Histoire et système
Emmanuel le roy ladurie
En 1984, Annie Kriegel publia un livre intitulé « Le Système communiste mondial ». Celui-ci était le fruit d'une réflexion engagée, dès la fin des années 1970, dans le contexte de l'expansion maximale du communisme soviétique. À une interprétation de l'URSS qui considère le phénomène comme spécifiquement russe, Annie Kriegel répondait en proposant son analyse systémique : s'il émanait d'une matrice située en Russie et commandée par l'URSS, le communisme était fondamentalement un système mondial. Vingt-cinq ans plus tard, des historiens se réapproprient la méthode et remettent sur l'établi la notion de système appliquée à l'histoire politique. Comment distinguer l'empire du système ? La synthèse proposée est éclairante, des logiques communes apparaissent, qu'il s'agisse des Bourbons, de l'Empire napoléonien ou même de la démocratie parlementaire. De véritables projets politiques d'envergure sont mis en oeuvre afin de s'assurer une légitimité internationale fondée sur la puissance, la conquête ou les alliances.

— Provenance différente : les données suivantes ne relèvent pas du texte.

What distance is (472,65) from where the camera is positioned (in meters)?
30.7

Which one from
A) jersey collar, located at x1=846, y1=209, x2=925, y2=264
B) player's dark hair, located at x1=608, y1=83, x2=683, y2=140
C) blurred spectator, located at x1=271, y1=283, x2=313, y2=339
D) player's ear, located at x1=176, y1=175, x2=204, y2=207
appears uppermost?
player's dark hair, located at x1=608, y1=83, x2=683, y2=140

Construits soit avec patience, soit dans l'urgence du temps, ces projets constituent pourtant autant d'essais politiques infortunés. Mais, à la lecture des contributions, on distingue nettement que la structure est fragile. Selon le temps et le métabolisme politique, la source de la fragilité est soit dans la matrice soit dans la périphérie. Cette différence névralgique, c'est bien ce qui distingue « le système » de « l'empire ». Ce colloque, auquel ont contribué, entre autres, Emmanuel Le Roy Ladurie, Jean-Christian Petitfils, Thierry Lentz, Jean-Jacques Becker, Stéphane Courtois, Gilles Le Béguec, aura permis d'en faire l'utile démonstration.
--
In 1984, Annie Kriegel published a book entitled ‘Le Système communiste mondial'. It was the fruit of a militant reflection at the end of the 1970s, when Soviet communism was at the height of its expansion. Annie Kriegel countered the Russian interpretation of the USSR as a specifically Russian phenomenon by proposing her own systemic analysis: communism may have emanated from a model situated in Russia and directed by the USSR, but it was, fundamentally, a global system. Twenty-five years later, historians have adopted that method and are once more considering the notion of a system applied to political history. How can we distinguish the empire from the system? The synthesis presented here is enlightening common traits appear whether we focus on the Bourbons, the Napoleonic Empire or even parliamentary democracy. Authentic and ambitious political projects are constructed to ensure international legitimacy founded on power, conquest and alliances. They may be constructed with patience or in the urgency of time, but these projects nevertheless represent so many unsuccessful political endeavours. But as we read these contributions, we can clearly see that the structure is fragile. Depending on the period and the political metabolism, the source of the fragility resides either in the matrix itself or the periphery. That key difference is exactly what distinguishes the ‘system' from the ‘empire'. This colloquium, which includes contributions from Emmanuel Le Roy Ladurie, Jean-Christian Petitfils, Thierry Lentz, Jean-Jacques Becker, Stéphane Courtois and Gilles Le Béguec among others, provided an opportunity to make this useful demonstration.